本文:
────
ただ直近の実績は抜群で、確実に計算のできる會澤の起用も捨てられるものではありません。
ではほぼ同等と言っていいこの両者を、どのように使い分けるのがいいのでしょうか?
どのような投手を得意としているのかという点から、使い分けを考えてみたいと思います。
Pitch Valueから球種別の得手不得手を確認してみると、坂倉は現時点ではツーシーム系に苦労している以外で弱点はなく、曲がる系のボールには強さを見せています。
一方で會澤は、過去2年強さを見せていたファストボールへの対応はイマイチな代わりに、落ちる系のボールへの対応は非常に良く、落ちる系を武器にすることの多いリリーフ投手との対戦は向いていると言えましょう。
加えて、単純なPitch Valueだと分かりませんが、會澤の方が150㎞を超えるような強いファストボールへの対応が良く、今年も阪神・スアレスの153㎞を捉えてタイムリーヒットを放ったりとその対応力は健在です。
────
提供エントリ:
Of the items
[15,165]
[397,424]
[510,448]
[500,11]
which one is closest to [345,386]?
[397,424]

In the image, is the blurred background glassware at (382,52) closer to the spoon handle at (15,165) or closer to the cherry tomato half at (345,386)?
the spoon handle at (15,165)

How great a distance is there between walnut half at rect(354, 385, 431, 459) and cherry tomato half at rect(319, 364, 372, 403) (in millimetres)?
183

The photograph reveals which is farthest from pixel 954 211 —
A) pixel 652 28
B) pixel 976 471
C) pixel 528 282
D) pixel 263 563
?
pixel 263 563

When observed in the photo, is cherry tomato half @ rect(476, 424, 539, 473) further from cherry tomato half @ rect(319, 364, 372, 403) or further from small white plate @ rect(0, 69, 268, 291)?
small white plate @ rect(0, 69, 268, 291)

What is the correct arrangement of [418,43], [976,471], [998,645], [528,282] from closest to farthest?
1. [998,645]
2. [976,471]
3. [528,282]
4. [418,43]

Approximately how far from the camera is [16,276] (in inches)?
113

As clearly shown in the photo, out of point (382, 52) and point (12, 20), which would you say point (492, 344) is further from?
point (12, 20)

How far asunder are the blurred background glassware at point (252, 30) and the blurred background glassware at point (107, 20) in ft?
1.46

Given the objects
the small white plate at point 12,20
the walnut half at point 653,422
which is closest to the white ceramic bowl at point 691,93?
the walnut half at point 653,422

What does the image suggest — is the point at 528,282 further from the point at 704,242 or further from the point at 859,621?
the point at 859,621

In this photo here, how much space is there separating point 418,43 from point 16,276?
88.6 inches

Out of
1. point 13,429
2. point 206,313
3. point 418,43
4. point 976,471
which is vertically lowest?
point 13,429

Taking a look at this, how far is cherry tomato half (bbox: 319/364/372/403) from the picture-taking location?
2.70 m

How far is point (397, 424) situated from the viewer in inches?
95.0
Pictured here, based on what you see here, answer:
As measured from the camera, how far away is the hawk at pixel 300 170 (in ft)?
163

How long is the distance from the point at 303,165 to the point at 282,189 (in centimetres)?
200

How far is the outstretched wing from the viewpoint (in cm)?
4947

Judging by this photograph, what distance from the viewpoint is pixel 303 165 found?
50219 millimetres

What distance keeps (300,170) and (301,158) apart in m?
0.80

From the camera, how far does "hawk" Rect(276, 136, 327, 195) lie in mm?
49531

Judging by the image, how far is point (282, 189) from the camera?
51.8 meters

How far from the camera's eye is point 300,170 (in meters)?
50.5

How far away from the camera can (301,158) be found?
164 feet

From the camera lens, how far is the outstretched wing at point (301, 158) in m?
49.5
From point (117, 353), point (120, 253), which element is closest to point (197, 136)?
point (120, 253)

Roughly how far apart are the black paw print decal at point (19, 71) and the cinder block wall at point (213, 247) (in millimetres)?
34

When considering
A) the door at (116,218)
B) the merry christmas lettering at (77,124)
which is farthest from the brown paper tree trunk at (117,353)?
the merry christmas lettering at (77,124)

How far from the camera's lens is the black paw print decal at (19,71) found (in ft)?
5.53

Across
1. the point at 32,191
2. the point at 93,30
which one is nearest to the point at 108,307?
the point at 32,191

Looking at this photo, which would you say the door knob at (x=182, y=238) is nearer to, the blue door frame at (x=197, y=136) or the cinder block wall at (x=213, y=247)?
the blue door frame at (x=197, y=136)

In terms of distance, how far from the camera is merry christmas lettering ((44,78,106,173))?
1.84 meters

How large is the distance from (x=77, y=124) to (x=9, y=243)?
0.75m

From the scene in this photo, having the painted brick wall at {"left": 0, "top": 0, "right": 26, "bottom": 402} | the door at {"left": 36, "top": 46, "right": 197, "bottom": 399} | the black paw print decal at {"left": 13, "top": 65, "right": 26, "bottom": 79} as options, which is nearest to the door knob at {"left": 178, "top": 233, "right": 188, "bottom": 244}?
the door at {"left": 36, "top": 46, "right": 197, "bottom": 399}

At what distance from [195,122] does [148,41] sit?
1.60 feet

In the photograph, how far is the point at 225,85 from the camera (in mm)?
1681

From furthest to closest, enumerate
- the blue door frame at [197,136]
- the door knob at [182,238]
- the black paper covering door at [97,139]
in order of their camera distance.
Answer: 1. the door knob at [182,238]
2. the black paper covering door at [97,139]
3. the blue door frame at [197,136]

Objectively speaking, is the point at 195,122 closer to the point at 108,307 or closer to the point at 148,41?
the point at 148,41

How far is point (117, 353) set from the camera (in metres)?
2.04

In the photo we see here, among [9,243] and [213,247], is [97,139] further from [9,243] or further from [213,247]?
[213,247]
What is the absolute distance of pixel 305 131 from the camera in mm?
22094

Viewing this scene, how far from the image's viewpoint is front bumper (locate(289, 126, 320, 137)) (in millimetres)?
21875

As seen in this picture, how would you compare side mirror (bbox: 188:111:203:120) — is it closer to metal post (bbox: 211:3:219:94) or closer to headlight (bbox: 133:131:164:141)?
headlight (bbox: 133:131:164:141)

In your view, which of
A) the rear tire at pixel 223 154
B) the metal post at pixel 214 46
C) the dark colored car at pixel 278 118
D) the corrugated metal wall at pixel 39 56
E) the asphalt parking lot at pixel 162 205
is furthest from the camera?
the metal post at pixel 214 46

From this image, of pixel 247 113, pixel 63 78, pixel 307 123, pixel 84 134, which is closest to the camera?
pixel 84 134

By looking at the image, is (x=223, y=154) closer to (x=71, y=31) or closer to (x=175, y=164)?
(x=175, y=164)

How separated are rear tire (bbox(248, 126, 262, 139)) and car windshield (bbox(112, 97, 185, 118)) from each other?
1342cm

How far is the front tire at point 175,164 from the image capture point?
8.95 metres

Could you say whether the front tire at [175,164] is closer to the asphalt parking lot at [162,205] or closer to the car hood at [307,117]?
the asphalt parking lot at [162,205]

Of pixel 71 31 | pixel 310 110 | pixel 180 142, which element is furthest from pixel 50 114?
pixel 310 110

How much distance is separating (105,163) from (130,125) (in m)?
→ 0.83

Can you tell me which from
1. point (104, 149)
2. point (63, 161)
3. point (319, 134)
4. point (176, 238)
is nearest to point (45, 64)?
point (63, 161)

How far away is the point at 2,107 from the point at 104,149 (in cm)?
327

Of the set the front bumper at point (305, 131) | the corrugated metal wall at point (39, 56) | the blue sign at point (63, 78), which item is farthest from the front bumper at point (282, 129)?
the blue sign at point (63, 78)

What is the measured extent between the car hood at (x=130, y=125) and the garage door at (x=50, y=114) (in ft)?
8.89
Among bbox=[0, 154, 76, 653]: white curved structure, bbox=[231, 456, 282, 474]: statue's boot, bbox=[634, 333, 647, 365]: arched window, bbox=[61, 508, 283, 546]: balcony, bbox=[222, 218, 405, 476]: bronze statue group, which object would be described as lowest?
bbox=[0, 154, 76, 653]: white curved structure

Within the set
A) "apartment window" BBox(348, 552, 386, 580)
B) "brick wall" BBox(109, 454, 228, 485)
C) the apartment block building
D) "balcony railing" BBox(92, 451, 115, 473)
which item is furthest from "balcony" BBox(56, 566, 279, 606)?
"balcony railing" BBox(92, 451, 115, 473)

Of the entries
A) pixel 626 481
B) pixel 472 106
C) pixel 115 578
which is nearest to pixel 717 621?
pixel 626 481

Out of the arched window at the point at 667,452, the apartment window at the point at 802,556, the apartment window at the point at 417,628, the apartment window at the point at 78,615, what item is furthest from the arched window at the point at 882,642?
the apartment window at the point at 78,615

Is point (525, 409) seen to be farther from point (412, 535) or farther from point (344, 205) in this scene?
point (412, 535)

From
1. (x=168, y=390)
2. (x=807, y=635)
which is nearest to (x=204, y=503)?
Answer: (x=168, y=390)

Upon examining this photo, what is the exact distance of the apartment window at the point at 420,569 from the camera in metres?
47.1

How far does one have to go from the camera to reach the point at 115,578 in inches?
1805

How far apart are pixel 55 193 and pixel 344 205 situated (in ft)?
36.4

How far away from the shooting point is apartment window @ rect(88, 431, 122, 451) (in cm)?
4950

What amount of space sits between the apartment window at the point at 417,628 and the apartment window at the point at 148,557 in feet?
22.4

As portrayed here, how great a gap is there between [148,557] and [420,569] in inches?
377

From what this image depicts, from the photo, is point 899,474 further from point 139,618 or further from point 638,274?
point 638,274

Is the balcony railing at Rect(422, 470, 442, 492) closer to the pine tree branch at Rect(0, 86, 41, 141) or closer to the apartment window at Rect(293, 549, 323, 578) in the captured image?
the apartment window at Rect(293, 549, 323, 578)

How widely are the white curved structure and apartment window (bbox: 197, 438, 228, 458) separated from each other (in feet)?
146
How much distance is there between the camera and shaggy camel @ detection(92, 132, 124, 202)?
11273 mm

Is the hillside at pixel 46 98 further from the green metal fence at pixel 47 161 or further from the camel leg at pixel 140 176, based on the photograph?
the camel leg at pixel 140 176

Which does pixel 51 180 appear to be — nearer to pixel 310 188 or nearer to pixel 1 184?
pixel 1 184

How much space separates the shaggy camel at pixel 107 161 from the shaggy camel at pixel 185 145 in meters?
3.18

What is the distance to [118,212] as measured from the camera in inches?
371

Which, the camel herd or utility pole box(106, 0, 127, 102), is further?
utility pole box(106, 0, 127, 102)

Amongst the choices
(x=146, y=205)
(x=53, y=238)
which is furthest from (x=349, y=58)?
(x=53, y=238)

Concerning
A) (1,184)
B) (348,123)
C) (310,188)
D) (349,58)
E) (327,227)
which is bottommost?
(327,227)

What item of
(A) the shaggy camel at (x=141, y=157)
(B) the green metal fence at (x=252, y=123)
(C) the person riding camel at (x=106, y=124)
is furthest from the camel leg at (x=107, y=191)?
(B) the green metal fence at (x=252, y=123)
────
課題:
本文に基づき、次の問いに答えてください。
(a) 坂倉が現時点で苦労している球種は何系ですか。
(b) 會澤が非常に良い対応を見せている球種は何系のボールですか。
(c) 會澤が今年タイムリーヒットを放った際に捉えたのは、どの投手の何㎞の球ですか。

解答:
(a) ツーシーム系です。
(b) 落ちる系のボールです。
(c) 阪神・スアレスの153㎞の球です。